The generational imperative

There’s also the generational shift to consider. Millennials and Gen Z employees expect empathy, flexibility and recognition—not just whilst they’re at the desk, but also when they leave. For them, exiting with dignity matters as much as joining with enthusiasm. A company that shrugs at their goodbye becomes a company they don’t recommend—and definitely don’t return to.

Progressive companies are trying to break this pattern. Some set aside small farewell budgets for cakes and cards. Others have created “win-back” communities—alumni groups where past employees are kept in the loop about new openings, collaborations, or rehiring opportunities. This shows that exit is not the end. It’s a pause.

The business case for better goodbyes

What companies fail to realise is this: an employee’s story doesn’t end when they leave. It’s retold many times over. And in a hyperconnected, reputation-sensitive world, that story can shape future hiring outcomes.

HR leaders today must start viewing offboarding not as risk mitigation but as relationship building. A structured, thoughtful exit process can include a farewell lunch, a personal thank-you note, a LinkedIn endorsement, and yes, a genuinely curious exit conversation. It doesn’t have to be extravagant—simply human.

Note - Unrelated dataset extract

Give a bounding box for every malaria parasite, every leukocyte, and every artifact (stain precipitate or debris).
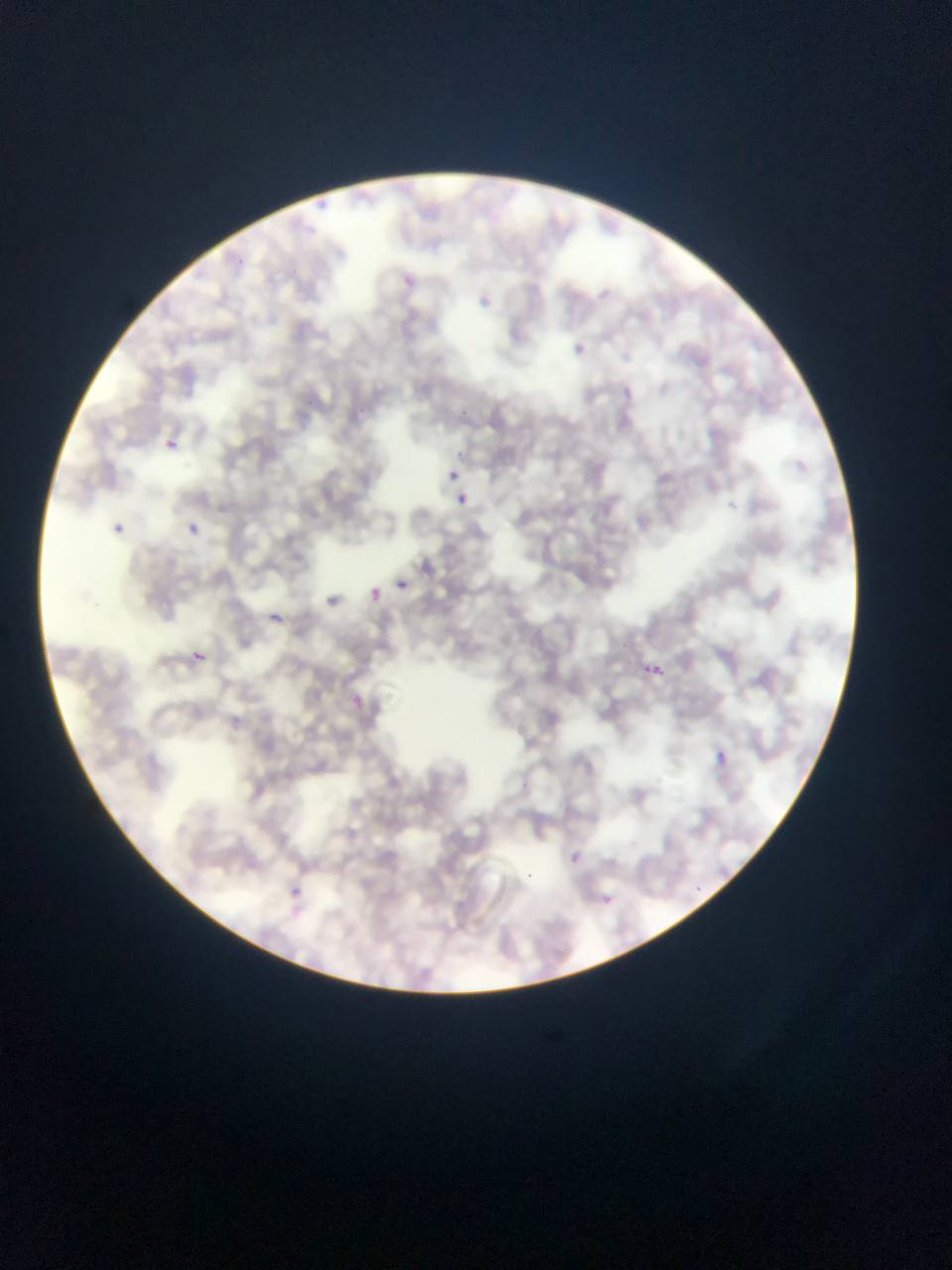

This isn’t merely about retention or re-recruitment. It’s about continuity. It’s about signalling to remaining employees that people are valued—not for being loyal, but for being human.

The path forward

To be fair, Indian workplaces are evolving. Digital tools, remote exits and hybrid teams have made it harder to personalise every goodbye. But technology can also help. Automated farewell emails can be warm, not cold. Exit interviews can include video messages or manager insights. Offboarding portals can double as alumni-engagement platforms.

Ultimately, it comes down to culture. A culture that values people only when they’re producing is bound to lose people. A culture that values people even when they exit builds something larger—a community, a legacy, a story that others want to be part of.

Manik concludes with a powerful insight: “You’ve already lost the person when they resign. But how you treat them as they leave—that defines whether they’ll come back, recommend others, or become your loudest critic.”

The finish line, then, is not just an end. It’s an invitation to pause, thank, reflect and leave the door open. And most of all, to remind every employee—past, present and future—that they were never just a number.